*Exercise description:*
Filter the records below down to the lines that contain the string "logo", and copy each such line. Case counts when matching.

Spatial questions linked to images
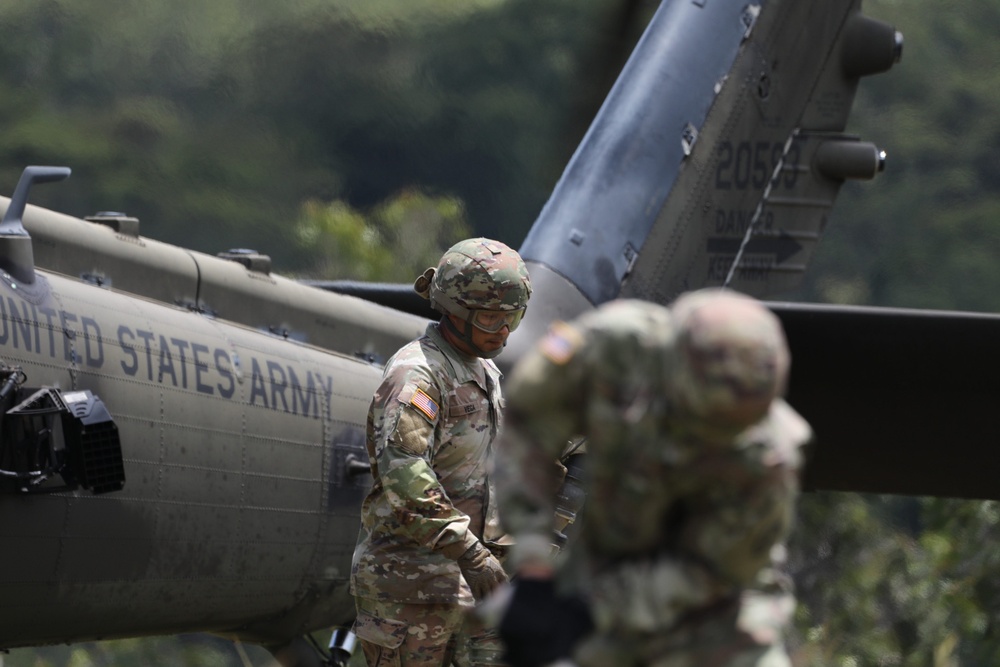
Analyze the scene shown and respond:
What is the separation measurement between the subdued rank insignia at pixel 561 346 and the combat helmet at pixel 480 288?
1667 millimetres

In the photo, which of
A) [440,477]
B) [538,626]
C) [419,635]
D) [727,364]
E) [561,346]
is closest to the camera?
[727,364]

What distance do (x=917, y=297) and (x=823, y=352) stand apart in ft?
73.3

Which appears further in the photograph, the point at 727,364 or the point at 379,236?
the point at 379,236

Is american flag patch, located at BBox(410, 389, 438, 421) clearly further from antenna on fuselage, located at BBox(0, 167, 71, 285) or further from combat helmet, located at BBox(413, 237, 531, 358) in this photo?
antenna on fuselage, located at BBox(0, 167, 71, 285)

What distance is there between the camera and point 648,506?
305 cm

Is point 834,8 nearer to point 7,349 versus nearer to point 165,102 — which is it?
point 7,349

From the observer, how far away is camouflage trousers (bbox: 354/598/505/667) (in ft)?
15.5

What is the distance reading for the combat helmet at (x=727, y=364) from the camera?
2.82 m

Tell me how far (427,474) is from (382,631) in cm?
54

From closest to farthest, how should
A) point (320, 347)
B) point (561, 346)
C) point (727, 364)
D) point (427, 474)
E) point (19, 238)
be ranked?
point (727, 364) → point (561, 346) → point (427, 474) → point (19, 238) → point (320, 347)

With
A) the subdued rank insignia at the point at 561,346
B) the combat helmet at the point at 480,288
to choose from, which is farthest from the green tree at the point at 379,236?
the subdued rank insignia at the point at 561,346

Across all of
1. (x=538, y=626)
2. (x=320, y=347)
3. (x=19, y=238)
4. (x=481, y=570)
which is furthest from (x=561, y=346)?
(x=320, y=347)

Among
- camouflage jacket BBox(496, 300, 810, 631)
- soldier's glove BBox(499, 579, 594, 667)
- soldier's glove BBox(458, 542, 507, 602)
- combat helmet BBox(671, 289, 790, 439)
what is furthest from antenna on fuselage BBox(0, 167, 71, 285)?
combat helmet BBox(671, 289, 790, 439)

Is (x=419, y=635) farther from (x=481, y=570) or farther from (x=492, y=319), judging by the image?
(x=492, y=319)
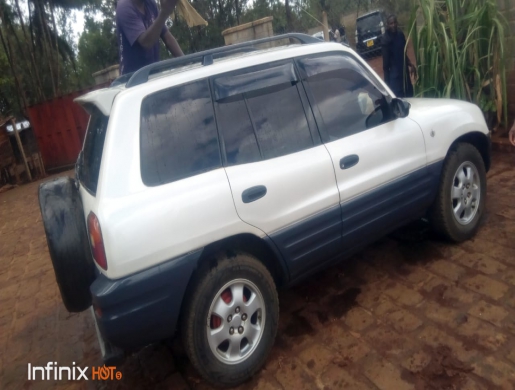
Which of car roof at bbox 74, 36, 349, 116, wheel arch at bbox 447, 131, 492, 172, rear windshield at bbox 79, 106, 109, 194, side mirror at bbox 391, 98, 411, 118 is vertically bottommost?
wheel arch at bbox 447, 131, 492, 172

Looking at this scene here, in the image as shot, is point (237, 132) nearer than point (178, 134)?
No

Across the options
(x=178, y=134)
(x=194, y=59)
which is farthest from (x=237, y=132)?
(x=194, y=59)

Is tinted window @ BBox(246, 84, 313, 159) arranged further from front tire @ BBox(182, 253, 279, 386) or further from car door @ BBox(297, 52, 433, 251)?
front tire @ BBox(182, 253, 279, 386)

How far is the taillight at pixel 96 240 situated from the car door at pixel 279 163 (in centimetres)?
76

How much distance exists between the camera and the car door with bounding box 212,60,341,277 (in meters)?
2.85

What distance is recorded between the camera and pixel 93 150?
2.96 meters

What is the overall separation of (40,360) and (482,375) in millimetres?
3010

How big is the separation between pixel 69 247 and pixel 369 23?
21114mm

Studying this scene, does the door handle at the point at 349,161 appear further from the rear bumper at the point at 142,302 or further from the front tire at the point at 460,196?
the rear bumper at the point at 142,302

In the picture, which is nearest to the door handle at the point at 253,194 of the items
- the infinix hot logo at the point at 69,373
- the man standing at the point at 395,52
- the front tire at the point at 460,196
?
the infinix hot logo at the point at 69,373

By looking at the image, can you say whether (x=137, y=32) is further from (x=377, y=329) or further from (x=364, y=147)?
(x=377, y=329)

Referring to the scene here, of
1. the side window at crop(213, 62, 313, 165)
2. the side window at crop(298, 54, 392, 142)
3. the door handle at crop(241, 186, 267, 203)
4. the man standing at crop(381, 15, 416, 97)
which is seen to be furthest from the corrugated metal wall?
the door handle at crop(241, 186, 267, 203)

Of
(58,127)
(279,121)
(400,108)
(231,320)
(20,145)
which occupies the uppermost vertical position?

--

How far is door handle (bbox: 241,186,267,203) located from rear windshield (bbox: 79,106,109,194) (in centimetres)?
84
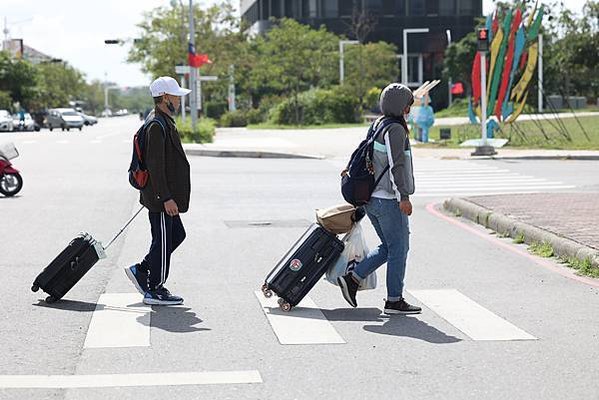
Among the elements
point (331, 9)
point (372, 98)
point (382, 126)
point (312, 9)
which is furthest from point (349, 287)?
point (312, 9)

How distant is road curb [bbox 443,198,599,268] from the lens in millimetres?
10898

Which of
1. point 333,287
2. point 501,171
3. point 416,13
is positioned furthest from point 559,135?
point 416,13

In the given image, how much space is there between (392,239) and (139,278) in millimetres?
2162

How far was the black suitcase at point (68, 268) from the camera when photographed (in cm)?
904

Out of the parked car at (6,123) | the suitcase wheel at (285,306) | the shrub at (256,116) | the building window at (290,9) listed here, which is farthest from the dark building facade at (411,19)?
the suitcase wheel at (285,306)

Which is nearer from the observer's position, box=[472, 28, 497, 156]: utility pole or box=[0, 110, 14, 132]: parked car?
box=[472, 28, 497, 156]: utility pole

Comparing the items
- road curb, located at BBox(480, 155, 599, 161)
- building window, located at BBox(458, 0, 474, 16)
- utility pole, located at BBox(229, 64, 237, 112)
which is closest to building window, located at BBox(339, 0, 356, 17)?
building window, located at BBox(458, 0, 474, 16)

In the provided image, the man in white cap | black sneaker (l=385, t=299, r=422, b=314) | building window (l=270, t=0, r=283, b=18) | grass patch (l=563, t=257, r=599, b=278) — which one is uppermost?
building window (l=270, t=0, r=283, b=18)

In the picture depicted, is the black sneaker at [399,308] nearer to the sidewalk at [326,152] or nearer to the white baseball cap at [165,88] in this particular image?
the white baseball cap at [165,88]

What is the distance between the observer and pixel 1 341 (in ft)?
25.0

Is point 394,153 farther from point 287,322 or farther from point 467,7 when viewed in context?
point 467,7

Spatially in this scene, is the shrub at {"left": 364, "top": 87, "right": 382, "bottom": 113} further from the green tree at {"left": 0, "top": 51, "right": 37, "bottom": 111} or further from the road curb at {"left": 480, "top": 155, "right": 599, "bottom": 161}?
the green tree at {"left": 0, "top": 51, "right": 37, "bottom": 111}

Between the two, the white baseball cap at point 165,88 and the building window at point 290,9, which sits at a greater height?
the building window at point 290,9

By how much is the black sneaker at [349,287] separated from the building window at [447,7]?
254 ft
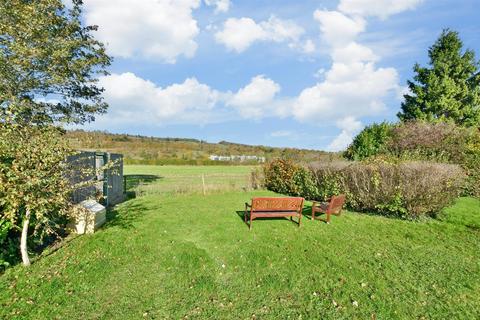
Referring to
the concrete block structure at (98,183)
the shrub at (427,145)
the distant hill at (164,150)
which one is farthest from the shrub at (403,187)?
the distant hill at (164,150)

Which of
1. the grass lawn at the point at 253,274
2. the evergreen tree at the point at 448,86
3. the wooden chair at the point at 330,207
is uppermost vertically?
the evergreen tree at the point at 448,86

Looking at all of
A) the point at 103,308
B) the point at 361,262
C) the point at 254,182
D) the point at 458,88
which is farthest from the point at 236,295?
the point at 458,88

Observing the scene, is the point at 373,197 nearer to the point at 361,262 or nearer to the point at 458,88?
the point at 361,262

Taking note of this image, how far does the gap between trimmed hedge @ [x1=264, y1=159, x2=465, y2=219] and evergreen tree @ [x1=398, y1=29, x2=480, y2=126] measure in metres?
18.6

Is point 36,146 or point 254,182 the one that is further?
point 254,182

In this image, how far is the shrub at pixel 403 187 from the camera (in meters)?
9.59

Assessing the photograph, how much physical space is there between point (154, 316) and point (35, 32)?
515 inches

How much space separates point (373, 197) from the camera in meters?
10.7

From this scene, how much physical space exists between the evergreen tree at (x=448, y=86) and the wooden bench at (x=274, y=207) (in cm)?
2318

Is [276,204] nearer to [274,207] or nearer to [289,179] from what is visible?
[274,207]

*Solution:*
- the infinix hot logo at the point at 69,373
the infinix hot logo at the point at 69,373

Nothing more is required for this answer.